Short web captions
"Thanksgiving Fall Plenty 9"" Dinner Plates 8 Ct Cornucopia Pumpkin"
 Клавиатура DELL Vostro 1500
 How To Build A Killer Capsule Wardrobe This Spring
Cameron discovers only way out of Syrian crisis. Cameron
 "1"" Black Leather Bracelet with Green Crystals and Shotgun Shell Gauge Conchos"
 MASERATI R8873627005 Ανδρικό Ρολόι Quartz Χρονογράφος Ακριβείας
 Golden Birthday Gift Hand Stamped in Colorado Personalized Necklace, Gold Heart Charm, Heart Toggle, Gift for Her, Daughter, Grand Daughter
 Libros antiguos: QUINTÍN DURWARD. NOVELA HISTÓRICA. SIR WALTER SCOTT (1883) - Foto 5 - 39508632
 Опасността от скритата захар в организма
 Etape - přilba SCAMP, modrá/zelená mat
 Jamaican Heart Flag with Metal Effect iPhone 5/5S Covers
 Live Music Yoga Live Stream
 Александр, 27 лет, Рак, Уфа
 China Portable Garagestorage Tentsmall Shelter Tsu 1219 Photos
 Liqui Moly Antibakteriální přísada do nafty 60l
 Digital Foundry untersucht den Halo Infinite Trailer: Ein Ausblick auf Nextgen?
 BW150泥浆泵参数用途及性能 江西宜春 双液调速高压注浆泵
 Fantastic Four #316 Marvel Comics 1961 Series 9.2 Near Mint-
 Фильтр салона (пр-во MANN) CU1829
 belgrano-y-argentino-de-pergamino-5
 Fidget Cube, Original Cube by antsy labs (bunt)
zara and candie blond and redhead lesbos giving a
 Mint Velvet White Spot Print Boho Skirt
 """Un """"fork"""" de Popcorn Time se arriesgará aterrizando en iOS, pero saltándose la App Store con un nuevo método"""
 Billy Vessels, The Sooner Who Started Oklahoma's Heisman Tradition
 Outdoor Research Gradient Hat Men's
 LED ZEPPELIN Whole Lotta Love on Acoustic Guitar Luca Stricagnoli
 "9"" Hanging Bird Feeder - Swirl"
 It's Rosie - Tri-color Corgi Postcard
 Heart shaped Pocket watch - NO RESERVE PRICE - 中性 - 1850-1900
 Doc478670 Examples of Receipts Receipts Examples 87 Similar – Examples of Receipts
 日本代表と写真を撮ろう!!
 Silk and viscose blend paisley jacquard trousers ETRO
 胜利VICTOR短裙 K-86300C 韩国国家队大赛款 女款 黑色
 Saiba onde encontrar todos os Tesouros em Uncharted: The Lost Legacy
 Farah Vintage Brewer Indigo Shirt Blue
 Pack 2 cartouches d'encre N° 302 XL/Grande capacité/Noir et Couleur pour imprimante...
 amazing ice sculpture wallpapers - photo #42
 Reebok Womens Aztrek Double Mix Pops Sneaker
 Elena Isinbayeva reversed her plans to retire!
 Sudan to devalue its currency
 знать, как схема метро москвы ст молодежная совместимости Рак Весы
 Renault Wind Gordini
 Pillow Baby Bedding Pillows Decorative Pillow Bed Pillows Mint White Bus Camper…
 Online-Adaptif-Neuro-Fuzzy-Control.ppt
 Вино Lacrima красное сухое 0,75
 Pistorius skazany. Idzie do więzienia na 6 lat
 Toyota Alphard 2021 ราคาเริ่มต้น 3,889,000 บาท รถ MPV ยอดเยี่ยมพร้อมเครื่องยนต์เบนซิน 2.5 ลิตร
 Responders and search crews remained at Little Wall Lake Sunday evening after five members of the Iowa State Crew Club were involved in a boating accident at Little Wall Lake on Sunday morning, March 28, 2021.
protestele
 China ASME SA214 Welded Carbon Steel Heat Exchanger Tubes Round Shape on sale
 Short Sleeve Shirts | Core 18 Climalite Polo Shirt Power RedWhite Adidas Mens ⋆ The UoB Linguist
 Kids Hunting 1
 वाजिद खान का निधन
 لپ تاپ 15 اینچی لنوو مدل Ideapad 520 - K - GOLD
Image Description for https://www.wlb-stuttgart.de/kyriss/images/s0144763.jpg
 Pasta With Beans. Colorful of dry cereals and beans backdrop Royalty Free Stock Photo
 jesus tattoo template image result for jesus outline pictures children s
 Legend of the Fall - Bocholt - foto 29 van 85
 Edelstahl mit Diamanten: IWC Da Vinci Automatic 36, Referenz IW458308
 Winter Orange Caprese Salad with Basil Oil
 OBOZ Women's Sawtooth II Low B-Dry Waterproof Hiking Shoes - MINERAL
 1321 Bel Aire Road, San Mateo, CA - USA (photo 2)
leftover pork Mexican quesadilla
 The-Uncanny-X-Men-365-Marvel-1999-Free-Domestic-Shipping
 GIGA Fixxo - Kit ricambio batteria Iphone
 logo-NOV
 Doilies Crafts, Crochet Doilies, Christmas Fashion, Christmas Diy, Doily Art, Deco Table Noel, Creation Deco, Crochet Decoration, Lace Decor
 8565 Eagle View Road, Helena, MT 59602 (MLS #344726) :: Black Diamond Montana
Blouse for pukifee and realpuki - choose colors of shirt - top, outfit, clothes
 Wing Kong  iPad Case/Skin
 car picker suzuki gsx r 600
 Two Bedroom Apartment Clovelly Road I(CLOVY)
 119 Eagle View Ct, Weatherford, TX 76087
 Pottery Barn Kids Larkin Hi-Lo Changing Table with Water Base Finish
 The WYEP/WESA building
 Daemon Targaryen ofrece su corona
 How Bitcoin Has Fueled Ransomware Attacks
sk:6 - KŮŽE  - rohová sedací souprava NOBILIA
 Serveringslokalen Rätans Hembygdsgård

What the task requires: The whole block of entries above should be repeated exactly.

Exercise output:
"Thanksgiving Fall Plenty 9"" Dinner Plates 8 Ct Cornucopia Pumpkin"
 Клавиатура DELL Vostro 1500
 How To Build A Killer Capsule Wardrobe This Spring
Cameron discovers only way out of Syrian crisis. Cameron
 "1"" Black Leather Bracelet with Green Crystals and Shotgun Shell Gauge Conchos"
 MASERATI R8873627005 Ανδρικό Ρολόι Quartz Χρονογράφος Ακριβείας
 Golden Birthday Gift Hand Stamped in Colorado Personalized Necklace, Gold Heart Charm, Heart Toggle, Gift for Her, Daughter, Grand Daughter
 Libros antiguos: QUINTÍN DURWARD. NOVELA HISTÓRICA. SIR WALTER SCOTT (1883) - Foto 5 - 39508632
 Опасността от скритата захар в организма
 Etape - přilba SCAMP, modrá/zelená mat
 Jamaican Heart Flag with Metal Effect iPhone 5/5S Covers
 Live Music Yoga Live Stream
 Александр, 27 лет, Рак, Уфа
 China Portable Garagestorage Tentsmall Shelter Tsu 1219 Photos
 Liqui Moly Antibakteriální přísada do nafty 60l
 Digital Foundry untersucht den Halo Infinite Trailer: Ein Ausblick auf Nextgen?
 BW150泥浆泵参数用途及性能 江西宜春 双液调速高压注浆泵
 Fantastic Four #316 Marvel Comics 1961 Series 9.2 Near Mint-
 Фильтр салона (пр-во MANN) CU1829
 belgrano-y-argentino-de-pergamino-5
 Fidget Cube, Original Cube by antsy labs (bunt)
zara and candie blond and redhead lesbos giving a
 Mint Velvet White Spot Print Boho Skirt
 """Un """"fork"""" de Popcorn Time se arriesgará aterrizando en iOS, pero saltándose la App Store con un nuevo método"""
 Billy Vessels, The Sooner Who Started Oklahoma's Heisman Tradition
 Outdoor Research Gradient Hat Men's
 LED ZEPPELIN Whole Lotta Love on Acoustic Guitar Luca Stricagnoli
 "9"" Hanging Bird Feeder - Swirl"
 It's Rosie - Tri-color Corgi Postcard
 Heart shaped Pocket watch - NO RESERVE PRICE - 中性 - 1850-1900
 Doc478670 Examples of Receipts Receipts Examples 87 Similar – Examples of Receipts
 日本代表と写真を撮ろう!!
 Silk and viscose blend paisley jacquard trousers ETRO
 胜利VICTOR短裙 K-86300C 韩国国家队大赛款 女款 黑色
 Saiba onde encontrar todos os Tesouros em Uncharted: The Lost Legacy
 Farah Vintage Brewer Indigo Shirt Blue
 Pack 2 cartouches d'encre N° 302 XL/Grande capacité/Noir et Couleur pour imprimante...
 amazing ice sculpture wallpapers - photo #42
 Reebok Womens Aztrek Double Mix Pops Sneaker
 Elena Isinbayeva reversed her plans to retire!
 Sudan to devalue its currency
 знать, как схема метро москвы ст молодежная совместимости Рак Весы
 Renault Wind Gordini
 Pillow Baby Bedding Pillows Decorative Pillow Bed Pillows Mint White Bus Camper…
 Online-Adaptif-Neuro-Fuzzy-Control.ppt
 Вино Lacrima красное сухое 0,75
 Pistorius skazany. Idzie do więzienia na 6 lat
 Toyota Alphard 2021 ราคาเริ่มต้น 3,889,000 บาท รถ MPV ยอดเยี่ยมพร้อมเครื่องยนต์เบนซิน 2.5 ลิตร
 Responders and search crews remained at Little Wall Lake Sunday evening after five members of the Iowa State Crew Club were involved in a boating accident at Little Wall Lake on Sunday morning, March 28, 2021.
protestele
 China ASME SA214 Welded Carbon Steel Heat Exchanger Tubes Round Shape on sale
 Short Sleeve Shirts | Core 18 Climalite Polo Shirt Power RedWhite Adidas Mens ⋆ The UoB Linguist
 Kids Hunting 1
 वाजिद खान का निधन
 لپ تاپ 15 اینچی لنوو مدل Ideapad 520 - K - GOLD
Image Description for https://www.wlb-stuttgart.de/kyriss/images/s0144763.jpg
 Pasta With Beans. Colorful of dry cereals and beans backdrop Royalty Free Stock Photo
 jesus tattoo template image result for jesus outline pictures children s
 Legend of the Fall - Bocholt - foto 29 van 85
 Edelstahl mit Diamanten: IWC Da Vinci Automatic 36, Referenz IW458308
 Winter Orange Caprese Salad with Basil Oil
 OBOZ Women's Sawtooth II Low B-Dry Waterproof Hiking Shoes - MINERAL
 1321 Bel Aire Road, San Mateo, CA - USA (photo 2)
leftover pork Mexican quesadilla
 The-Uncanny-X-Men-365-Marvel-1999-Free-Domestic-Shipping
 GIGA Fixxo - Kit ricambio batteria Iphone
 logo-NOV
 Doilies Crafts, Crochet Doilies, Christmas Fashion, Christmas Diy, Doily Art, Deco Table Noel, Creation Deco, Crochet Decoration, Lace Decor
 8565 Eagle View Road, Helena, MT 59602 (MLS #344726) :: Black Diamond Montana
Blouse for pukifee and realpuki - choose colors of shirt - top, outfit, clothes
 Wing Kong  iPad Case/Skin
 car picker suzuki gsx r 600
 Two Bedroom Apartment Clovelly Road I(CLOVY)
 119 Eagle View Ct, Weatherford, TX 76087
 Pottery Barn Kids Larkin Hi-Lo Changing Table with Water Base Finish
 The WYEP/WESA building
 Daemon Targaryen ofrece su corona
 How Bitcoin Has Fueled Ransomware Attacks
sk:6 - KŮŽE  - rohová sedací souprava NOBILIA
 Serveringslokalen Rätans Hembygdsgård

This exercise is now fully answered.